# Word2Vec Embeddings

In [1]:
import pandas as pd

from gensim.models import Word2Vec
from nltk.tokenize import RegexpTokenizer
from nltk.corpus import stopwords

Loading the data for which we will train word embeddings

The full training file is too large to push to GitHub, and I have been having trouble with using Git LFS for a number of reasons, so only a sample of the training set is on the GitHub repository. A Google Drive link is located in the Datasets folder under the name 'training_datasets_access', which contains a link to access the full training set and a folder containing the trained Word2Vec embeddings used in the machine learning models.

For the purpose of this demonstration, we will be training Word2Vec embeddings using a sample of the training tweets (the resulting Word2Vec embeddings from this dataset aren't as accurate as the word embeddings trained on the entire training dataset)

In [37]:
col_list = ['SpellCheckTweets']
data = pd.DataFrame()
data = pd.read_csv('Datasets/train_tweets_clean.csv', encoding = 'utf-8', usecols=col_list, dtype = str)
data['SpellCheckTweets'] = data['SpellCheckTweets'].apply(str)
data.head()

In [26]:
#create empty list
tweet_data_list = []

indv_lines = data['SpellCheckTweets'].values.tolist()
for line in indv_lines:
    
    #create word tokens
    rem_tok_punc = RegexpTokenizer(r'\w+')
    tokens = rem_tok_punc.tokenize(line)
    
    #append words in the tweet_data_list list
    tweet_data_list.append(tokens)

In [27]:
print(len(tweet_data_list))

199998


Training the Word2Vec model

In [28]:
# Dimension of the word embedding
embed_dim = 100

# Train Word2Vec model
model = Word2Vec(sentences = tweet_data_list, size = embed_dim, workers = 4, min_count = 1)

In [29]:
#Save word embedding model to txt file
model_file = 'Datasets/Word2Vec_embedding.txt'
model.wv.save_word2vec_format(model_file, binary=False)

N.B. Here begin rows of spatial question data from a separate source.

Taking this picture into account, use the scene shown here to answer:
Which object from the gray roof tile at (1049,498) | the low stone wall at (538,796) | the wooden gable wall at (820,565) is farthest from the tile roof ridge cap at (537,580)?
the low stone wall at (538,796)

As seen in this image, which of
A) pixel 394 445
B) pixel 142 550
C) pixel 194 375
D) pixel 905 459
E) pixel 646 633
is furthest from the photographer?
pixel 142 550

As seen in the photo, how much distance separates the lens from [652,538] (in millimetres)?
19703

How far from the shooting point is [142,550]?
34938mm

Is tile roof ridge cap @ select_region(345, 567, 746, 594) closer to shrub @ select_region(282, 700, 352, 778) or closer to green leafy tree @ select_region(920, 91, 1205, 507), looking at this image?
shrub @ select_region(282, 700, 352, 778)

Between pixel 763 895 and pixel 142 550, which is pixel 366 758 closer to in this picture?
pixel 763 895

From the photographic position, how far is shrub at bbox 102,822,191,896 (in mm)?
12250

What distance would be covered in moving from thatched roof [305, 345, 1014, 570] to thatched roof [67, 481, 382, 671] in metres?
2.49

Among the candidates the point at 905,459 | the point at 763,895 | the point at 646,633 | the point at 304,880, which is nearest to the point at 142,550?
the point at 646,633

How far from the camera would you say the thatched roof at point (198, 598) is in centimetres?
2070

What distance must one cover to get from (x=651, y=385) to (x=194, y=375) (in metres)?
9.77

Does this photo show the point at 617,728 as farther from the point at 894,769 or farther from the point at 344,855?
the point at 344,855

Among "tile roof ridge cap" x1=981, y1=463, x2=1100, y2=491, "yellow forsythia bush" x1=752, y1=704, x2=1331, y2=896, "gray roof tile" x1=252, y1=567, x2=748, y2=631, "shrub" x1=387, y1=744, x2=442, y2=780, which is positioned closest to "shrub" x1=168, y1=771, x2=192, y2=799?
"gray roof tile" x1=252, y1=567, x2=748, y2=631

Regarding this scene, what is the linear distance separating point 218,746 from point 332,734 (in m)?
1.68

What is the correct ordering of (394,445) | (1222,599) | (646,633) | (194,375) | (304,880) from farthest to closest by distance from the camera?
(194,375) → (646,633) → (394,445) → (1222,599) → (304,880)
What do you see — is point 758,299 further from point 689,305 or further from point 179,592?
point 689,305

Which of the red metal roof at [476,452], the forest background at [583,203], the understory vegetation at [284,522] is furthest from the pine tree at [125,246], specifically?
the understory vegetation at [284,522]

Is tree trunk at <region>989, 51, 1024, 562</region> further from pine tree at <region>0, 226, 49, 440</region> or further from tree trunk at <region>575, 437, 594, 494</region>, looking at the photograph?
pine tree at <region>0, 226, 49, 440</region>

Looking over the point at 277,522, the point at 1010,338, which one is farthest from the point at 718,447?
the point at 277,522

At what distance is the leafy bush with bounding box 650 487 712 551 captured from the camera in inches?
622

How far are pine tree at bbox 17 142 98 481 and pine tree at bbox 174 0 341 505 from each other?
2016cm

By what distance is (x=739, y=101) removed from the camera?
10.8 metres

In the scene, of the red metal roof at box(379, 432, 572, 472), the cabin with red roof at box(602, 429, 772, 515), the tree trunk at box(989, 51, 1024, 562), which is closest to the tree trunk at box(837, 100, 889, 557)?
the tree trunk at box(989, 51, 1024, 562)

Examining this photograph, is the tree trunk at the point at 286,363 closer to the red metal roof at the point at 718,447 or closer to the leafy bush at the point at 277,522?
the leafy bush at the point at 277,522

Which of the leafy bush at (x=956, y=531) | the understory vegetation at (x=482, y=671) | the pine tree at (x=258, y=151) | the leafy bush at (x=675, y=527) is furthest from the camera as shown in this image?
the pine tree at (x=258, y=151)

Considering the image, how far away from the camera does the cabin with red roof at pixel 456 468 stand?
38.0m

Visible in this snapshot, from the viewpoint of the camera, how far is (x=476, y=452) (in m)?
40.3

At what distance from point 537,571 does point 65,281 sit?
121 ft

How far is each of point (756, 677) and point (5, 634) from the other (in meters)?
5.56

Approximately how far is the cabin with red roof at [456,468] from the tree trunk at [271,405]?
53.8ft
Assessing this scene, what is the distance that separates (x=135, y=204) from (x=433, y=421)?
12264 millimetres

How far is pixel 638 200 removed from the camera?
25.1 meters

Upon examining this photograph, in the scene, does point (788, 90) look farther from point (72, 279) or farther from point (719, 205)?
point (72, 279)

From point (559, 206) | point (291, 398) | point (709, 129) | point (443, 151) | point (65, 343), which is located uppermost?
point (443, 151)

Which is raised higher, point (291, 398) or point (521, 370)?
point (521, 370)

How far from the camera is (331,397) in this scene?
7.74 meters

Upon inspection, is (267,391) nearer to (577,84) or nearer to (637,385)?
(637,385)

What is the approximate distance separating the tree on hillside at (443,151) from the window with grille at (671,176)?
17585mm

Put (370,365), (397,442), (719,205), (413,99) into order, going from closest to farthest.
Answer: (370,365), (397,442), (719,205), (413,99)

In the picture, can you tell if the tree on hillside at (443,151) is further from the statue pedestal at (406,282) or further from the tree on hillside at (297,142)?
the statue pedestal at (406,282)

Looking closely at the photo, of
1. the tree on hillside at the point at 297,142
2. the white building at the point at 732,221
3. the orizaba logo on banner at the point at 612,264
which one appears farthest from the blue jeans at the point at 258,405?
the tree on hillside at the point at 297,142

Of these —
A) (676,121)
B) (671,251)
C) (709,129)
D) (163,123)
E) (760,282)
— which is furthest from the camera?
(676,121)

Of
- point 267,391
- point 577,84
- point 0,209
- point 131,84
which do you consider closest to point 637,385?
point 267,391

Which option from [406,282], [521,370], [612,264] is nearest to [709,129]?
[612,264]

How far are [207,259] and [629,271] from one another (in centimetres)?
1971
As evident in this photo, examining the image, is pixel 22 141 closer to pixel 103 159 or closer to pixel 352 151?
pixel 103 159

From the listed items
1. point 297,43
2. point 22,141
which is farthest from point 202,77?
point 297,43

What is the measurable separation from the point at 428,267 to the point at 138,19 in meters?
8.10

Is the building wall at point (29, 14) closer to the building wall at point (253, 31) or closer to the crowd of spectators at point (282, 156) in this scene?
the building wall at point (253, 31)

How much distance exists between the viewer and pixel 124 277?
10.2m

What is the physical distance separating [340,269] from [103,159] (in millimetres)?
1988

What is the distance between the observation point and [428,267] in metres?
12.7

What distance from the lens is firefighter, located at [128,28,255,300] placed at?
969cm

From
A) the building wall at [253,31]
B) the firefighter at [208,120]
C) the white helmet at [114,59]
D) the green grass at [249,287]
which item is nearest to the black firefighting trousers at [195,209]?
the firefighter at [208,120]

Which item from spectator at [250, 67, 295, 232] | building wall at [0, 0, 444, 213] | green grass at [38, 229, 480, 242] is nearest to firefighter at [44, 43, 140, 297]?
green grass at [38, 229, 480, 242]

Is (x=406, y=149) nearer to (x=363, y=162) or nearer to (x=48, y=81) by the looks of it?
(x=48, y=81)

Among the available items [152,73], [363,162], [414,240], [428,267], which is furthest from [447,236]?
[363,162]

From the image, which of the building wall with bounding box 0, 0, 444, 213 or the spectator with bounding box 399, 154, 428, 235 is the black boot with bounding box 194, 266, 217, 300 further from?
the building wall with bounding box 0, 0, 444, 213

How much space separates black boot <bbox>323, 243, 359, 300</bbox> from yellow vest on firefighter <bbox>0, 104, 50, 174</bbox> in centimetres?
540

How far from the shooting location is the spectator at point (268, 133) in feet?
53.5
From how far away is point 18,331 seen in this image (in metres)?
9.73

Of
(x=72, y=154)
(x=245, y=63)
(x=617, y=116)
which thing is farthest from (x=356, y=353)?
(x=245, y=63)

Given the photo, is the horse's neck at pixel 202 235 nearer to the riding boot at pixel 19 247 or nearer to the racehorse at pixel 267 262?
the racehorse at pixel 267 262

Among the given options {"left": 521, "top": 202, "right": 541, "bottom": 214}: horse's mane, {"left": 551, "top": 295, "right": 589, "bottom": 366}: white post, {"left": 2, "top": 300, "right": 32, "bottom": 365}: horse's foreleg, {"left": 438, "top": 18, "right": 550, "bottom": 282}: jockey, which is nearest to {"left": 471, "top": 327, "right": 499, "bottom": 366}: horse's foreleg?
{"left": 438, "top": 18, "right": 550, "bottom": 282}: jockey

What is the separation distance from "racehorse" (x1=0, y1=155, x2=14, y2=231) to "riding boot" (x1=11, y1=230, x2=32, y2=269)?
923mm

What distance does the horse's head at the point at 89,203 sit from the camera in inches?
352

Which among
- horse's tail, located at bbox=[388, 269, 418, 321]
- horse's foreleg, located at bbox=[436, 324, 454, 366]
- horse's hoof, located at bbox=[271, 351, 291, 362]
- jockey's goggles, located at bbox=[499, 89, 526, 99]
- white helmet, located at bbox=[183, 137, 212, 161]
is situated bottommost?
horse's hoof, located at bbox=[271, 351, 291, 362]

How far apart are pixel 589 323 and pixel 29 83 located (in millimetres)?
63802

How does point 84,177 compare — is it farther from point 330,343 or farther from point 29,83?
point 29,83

# Saving the Word2Vec file
model.save("Datasets/Word2Vec.model")

In order to save time, you can load Word2Vec model directly, that was trained in the above 2 cells, by running the following cell instead:

Here, we will be loading the Word2Vec embeddings that were trained on the entire training dataset. To access this Word2Vec model, follow the Google Drive link located in 'Datasets\training_datasets_access', and click on the 'Embeddings' folder on the Drive, and download the following:

Word2Vec.model

Word2Vec.model.trainables.syn1neg.npy

Word2Vec.model.wv.vectors.npy

In [38]:
Word2Vec_model = 'Word2Vec.model'

# Load trained Word2Vec model
model = Word2Vec.load(Word2Vec_model)

## Exploring the vectors in the Word2Vec embeddings

In [39]:
# Finding similar words
model.wv.most_similar('sad')

[('upset', 0.7530679106712341),
 ('depressed', 0.7351791262626648),
 ('heartbreaking', 0.6865273714065552),
 ('disappointed', 0.6809518337249756),
 ('depressing', 0.6282151341438293),
 ('emotional', 0.6175241470336914),
 ('angry', 0.5949232578277588),
 ('bad', 0.592631995677948),
 ('cry', 0.586841344833374),
 ('mad', 0.5740446448326111)]

In [40]:
#Performing some mathematics on word vectors queen + man - woman = ?
model.wv.most_similar_cosmul(positive=['queen','man'], negative=['woman'])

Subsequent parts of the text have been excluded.